**Exercise description:**
In the Trevor Bauer article below, condense the paragraph beginning "It’s Opening Day, folks" into a shorter version that keeps its main facts.

# start of Document extract

Which Online Edgelord Mishaps Will Derail Trevor Bauer's Season?

It’s Opening Day, folks, and you know what that means: It’s time to speculate and make predictions about the upcoming major league baseball season. Which teams will win the divisions, wild cards, pennants, and World Series? Who’s gonna sock a ton of dingers? Which bizarre Internet Libertarian ailments will prevent Cleveland Indians pitcher Trevor Bauer from winning the American League Cy Young award?

Here at Deadspin, we spent a chunk of our morning considering that last question, and here are some possibilities we came up with:

  • Suspended 50 games for swatting a Twitter user with four followers who called him “a goof”
  • Electrocutes self attaching wires to his brain
  • Cryotherapy mishap causes him to miss three months with a frozen ass
  • Attempts to live off Ben Shapiro-branded survival food during road trip; contracts scurvy
  • Injures dick (drone rotor)

# end of Document extract
# start of Data section

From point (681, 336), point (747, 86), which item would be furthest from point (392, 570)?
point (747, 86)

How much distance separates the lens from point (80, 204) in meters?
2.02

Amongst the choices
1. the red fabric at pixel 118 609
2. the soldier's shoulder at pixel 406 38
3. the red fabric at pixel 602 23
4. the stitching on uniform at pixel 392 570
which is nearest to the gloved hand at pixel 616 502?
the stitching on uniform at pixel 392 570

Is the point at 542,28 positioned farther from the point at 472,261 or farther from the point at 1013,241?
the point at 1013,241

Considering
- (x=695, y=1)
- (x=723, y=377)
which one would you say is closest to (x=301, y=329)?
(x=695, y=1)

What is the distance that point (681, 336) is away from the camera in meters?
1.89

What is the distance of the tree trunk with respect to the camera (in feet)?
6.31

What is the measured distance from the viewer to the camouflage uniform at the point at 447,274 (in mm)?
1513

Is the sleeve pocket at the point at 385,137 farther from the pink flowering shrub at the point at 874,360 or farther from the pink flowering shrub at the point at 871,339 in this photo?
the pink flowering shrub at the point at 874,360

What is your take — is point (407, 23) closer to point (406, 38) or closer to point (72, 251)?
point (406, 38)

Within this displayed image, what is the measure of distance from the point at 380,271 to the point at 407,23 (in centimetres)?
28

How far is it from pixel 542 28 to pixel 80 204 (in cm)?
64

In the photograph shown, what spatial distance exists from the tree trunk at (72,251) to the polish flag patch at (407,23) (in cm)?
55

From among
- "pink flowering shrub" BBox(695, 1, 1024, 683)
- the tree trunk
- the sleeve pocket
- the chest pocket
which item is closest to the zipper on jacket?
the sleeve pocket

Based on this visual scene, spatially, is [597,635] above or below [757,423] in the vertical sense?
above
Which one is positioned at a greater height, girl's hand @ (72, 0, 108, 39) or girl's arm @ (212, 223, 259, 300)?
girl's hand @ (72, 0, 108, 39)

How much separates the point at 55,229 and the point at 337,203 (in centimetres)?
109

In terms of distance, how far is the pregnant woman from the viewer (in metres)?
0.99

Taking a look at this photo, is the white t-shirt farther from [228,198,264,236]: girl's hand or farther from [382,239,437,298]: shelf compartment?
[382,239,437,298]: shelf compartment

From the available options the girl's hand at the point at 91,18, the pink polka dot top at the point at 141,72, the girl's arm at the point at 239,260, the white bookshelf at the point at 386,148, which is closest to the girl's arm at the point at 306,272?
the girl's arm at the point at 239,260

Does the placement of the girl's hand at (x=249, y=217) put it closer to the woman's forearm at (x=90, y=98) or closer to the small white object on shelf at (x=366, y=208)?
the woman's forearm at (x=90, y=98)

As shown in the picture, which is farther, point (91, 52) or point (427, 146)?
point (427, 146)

# end of Data section

**Solution for this task:**
Opening Day is the time to speculate and make predictions about the major league baseball season: which teams will win the divisions, wild cards, pennants, and World Series, who will hit a ton of dingers, and which bizarre Internet Libertarian ailments will stop Cleveland Indians pitcher Trevor Bauer from winning the American League Cy Young award.